**Daftar Tugas**
(1) Menurut kutipan, apa jabatan Donatus Mote di DPRP Papua Tengah?
(2) Kutip persis bagian kutipan yang dimulai dengan kata-kata "Legislator utusan adat" dan berakhir dengan "kompeten dan berintegritas.".

NABIRE, ODIYAIWUU.com — Anggota Dewan Perwakilan Rakyat Provinsi (DPRP) Papua Tengah Donatus Mote, SIP, MM mendorong agar sekolah kedinasan yang sedang membuka pendaftaran penerimaan calon mahasiswa baru tahun 2025 kuota Kabupaten Deiyai memprioritaskan anak-anak asli Deiyai.
“Penerimaan calon mahasiswa kedinasan tahun 2025 kuota Deiyai harus memprioritaskan orang asli Deiyai. Keberpihakan terhadap generasi muda Deiyai merupakan kunci dalam menciptakan transformasi sosial dan pembangunan sumber daya manusia yang berkelanjutan,” ujar Donatus, Ketua Fraksi Otsus DPRP Papua Tengah dari Waghete, Deiyai, Jumat (20/6).
Legislator utusan adat atau Otsus Papua ini menegaskan, anak-anak Deiyai harus mendapatkan afirmasi nyata dalam akses terhadap pendidikan kedinasan yang merupakan jalur strategis untuk membentuk aparatur yang kompeten dan berintegritas.

**Entri yang Tersedia**
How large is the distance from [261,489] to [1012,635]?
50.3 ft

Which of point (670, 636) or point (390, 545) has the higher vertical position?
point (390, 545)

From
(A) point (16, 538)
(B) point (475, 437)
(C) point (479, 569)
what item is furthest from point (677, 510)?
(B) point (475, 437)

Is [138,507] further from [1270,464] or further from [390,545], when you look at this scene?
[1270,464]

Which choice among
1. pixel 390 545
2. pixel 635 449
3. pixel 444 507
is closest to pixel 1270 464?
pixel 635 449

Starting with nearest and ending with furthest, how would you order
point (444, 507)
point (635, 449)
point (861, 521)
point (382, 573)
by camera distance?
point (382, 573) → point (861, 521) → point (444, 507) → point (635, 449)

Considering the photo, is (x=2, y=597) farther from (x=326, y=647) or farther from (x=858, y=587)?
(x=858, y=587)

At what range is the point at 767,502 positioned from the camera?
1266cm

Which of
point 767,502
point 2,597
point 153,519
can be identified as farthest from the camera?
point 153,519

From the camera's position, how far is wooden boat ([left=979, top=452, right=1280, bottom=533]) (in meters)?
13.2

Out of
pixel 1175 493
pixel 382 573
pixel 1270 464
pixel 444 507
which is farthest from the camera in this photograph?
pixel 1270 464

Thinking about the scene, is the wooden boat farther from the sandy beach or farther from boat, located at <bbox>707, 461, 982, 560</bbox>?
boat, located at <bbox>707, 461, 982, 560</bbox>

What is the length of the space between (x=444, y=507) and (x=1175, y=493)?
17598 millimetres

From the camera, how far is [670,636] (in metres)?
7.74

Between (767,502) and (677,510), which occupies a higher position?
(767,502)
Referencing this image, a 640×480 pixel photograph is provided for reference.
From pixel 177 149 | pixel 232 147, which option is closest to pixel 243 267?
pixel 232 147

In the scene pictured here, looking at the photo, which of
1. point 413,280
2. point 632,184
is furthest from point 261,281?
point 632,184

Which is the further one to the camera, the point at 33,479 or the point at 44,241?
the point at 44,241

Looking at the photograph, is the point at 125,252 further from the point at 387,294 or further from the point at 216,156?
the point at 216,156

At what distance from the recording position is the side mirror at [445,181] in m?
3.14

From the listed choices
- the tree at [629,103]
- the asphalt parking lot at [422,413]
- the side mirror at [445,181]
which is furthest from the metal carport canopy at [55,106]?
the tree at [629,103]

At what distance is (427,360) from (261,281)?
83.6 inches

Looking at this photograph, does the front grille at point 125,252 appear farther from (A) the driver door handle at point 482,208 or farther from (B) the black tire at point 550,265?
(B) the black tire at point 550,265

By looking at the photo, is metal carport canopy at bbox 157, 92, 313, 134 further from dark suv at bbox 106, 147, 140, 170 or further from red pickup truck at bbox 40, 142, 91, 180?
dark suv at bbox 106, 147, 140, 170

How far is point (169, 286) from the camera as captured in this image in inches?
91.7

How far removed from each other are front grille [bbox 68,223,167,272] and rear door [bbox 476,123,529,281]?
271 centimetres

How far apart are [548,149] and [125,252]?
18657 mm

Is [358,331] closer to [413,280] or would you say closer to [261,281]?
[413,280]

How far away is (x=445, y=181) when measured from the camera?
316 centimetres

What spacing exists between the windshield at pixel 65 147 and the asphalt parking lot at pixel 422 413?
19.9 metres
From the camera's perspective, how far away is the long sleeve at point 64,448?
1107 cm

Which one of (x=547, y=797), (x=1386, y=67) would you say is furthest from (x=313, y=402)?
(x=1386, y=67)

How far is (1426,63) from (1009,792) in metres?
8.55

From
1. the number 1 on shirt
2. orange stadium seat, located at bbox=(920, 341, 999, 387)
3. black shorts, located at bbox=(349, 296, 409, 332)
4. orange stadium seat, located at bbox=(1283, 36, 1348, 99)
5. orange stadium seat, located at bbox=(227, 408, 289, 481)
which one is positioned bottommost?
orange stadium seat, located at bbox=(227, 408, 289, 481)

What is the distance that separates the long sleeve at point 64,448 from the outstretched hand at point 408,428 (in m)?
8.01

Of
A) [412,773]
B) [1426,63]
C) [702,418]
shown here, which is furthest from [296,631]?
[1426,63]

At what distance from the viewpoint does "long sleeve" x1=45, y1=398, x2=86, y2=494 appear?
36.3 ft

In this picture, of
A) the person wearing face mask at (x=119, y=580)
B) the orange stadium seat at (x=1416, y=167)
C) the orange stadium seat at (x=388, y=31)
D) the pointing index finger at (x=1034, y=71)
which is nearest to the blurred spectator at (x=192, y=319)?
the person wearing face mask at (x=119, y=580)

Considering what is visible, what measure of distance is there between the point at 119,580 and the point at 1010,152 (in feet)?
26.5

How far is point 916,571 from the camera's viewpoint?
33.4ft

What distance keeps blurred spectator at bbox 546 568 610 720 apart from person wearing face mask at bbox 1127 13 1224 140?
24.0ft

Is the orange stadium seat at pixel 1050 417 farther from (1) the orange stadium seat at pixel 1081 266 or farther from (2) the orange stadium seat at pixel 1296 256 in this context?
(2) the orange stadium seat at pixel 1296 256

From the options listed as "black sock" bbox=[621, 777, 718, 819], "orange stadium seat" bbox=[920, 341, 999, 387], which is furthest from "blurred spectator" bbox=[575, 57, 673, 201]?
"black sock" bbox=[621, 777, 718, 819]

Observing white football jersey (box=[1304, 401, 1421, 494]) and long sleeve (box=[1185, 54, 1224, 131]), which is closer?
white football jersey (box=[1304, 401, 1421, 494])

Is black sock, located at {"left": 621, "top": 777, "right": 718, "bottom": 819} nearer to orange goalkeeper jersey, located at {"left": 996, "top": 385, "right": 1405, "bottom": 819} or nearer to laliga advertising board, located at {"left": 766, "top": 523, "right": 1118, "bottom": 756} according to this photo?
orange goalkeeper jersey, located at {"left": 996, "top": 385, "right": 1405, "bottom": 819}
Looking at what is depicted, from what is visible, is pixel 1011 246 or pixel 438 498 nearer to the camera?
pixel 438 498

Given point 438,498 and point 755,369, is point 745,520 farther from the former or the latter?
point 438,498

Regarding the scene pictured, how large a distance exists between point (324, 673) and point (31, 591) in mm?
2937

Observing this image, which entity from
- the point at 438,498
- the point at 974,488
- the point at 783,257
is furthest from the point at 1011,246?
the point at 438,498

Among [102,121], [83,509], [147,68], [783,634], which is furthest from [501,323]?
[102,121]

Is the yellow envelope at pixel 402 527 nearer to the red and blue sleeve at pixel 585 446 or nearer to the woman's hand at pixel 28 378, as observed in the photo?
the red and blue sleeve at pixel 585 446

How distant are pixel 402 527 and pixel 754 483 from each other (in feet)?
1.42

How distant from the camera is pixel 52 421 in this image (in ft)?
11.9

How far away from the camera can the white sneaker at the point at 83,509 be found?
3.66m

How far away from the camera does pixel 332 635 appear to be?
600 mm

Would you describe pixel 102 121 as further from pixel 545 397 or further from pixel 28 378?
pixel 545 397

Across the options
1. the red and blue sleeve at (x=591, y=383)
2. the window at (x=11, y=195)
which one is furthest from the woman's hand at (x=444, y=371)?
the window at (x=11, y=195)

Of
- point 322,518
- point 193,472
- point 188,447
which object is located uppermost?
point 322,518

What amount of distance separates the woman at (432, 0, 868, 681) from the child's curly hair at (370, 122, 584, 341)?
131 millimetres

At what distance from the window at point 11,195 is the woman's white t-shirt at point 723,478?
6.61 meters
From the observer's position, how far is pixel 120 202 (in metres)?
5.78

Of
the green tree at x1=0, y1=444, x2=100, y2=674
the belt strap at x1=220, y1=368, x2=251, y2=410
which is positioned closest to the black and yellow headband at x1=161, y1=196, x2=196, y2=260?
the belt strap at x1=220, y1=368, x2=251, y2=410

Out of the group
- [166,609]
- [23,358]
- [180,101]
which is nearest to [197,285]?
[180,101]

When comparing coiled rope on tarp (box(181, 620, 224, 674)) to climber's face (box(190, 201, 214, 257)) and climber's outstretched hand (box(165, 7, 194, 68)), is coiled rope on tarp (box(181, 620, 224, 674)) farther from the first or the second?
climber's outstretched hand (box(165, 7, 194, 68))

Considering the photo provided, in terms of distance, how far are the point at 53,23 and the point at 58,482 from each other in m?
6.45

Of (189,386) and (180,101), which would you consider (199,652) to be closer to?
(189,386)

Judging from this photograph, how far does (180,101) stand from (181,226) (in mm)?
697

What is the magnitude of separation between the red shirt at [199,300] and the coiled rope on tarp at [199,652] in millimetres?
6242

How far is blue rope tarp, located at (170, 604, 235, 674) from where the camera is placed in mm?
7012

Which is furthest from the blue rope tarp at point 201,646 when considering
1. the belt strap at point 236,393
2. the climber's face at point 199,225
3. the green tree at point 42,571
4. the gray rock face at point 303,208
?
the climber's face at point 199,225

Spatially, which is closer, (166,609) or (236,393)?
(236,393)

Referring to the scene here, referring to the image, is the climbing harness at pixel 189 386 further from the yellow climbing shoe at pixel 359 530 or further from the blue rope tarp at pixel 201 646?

**Jawaban Tiap Tugas**
(1) Ketua Fraksi Otsus DPRP Papua Tengah.

(2)
Legislator utusan adat atau Otsus Papua ini menegaskan, anak-anak Deiyai harus mendapatkan afirmasi nyata dalam akses terhadap pendidikan kedinasan yang merupakan jalur strategis untuk membentuk aparatur yang kompeten dan berintegritas.